Actually, the 816’s only native data size is 16 bits when operating in native mode. The changeable register widths do not affect the ALU, which always processes 16 bits at a time. That is one of the reasons that, for example, a branch across a page boundary in native mode does not consume any more Ø2 cycles than a branch that stays within a page boundary. It is also why register-to-register copies, e.g., TXA, take two Ø2 cycles, regardless of the register sizes.
As for the 816 not having the simplicity of the 65C02, there’s no surprise in that. The 816 is a significant advancement over the 65C02, just as the 80286 was an advancement over the 8086. When the 286 came on the scene, a whole new programming paradigm arrived with the introduction of protected mode. Rather than grouse about how the “simplicity” of the 8086 had been lost, programmers learned how to use protected mode and other new features, resulting in programs that could do more and at a faster rate.
Something like that is progress, pure and simple.
Incidentally, getting the most out of the 65C816 does demand treating it as a different beast than the 65C02. When I first started writing native-mode 816 code, I often found myself using a stone axe when I had a chainsaw available.

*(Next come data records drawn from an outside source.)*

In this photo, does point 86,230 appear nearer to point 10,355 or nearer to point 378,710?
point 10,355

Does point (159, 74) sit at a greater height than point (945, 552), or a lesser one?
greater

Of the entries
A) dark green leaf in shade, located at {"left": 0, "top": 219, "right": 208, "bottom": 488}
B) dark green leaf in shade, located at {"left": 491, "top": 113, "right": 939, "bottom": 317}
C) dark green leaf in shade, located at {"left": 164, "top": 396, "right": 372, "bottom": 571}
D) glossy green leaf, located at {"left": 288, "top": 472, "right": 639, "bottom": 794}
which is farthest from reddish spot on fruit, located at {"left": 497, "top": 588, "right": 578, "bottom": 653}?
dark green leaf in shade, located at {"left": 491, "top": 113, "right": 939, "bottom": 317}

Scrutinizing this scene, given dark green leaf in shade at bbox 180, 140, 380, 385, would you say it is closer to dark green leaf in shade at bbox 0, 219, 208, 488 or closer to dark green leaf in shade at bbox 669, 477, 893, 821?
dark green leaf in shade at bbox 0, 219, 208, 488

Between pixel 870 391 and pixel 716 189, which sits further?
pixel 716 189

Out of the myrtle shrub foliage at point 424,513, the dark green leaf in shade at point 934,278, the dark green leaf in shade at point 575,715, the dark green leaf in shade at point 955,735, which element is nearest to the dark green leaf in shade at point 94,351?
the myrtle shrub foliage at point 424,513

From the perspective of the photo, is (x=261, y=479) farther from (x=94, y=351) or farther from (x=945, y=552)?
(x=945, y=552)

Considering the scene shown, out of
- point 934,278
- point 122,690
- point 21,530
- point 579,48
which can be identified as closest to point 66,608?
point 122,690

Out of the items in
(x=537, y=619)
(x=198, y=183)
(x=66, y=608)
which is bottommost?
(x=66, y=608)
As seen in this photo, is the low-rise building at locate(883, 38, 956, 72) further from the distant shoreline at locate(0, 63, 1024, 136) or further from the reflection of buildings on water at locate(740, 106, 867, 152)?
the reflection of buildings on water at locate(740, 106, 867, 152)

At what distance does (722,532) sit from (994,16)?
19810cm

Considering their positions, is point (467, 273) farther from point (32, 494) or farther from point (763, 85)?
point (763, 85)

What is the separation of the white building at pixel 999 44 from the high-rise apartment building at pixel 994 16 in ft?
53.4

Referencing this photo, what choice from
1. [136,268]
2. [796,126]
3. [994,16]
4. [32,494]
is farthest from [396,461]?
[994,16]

There is a learning curve to it and some planning is required to minimize register size switching (register sizes, by the way, aren’t “modes”—changing a register’s size has no effect whatsoever on how instructions behave). In many of my programs, I store numerics as 16- or 32-bits, even if a particular numeric will never exceed 255. In many algorithms, the slight additional execution time needed to fetch or store a word instead of a byte is effaced by the elimination of frequent REP and SEP instructions. This becomes especially true with pointer arithmetic—I use 32-bit pointers for “long” accesses, even though only 24 bits are needed. That waste here and there of a byte in this fashion is inconsequential when one considers that pointer arithmetic can be carried out without having to monkey with the accumulator’s size to manipulate the most significant word.
Is the 65C816 perfect? Not at all. Having different opcodes determine the data size being manipulated, instead of selecting register widths via a distinct instruction, would make for more streamlined code and reduce the opportunity to add gnarly bugs to one’s programs. Some aspects of the banking scheme can be annoying as well—I wish execution could span banks, since that would make it possible to load a program anywhere convenient. However, the 816 retains the efficiency of the 65C02, as well as the excellent interrupt performance. Plus the stack acrobatics that can be done with the 816 have no analogue with the 65C02. That’s good enough for me.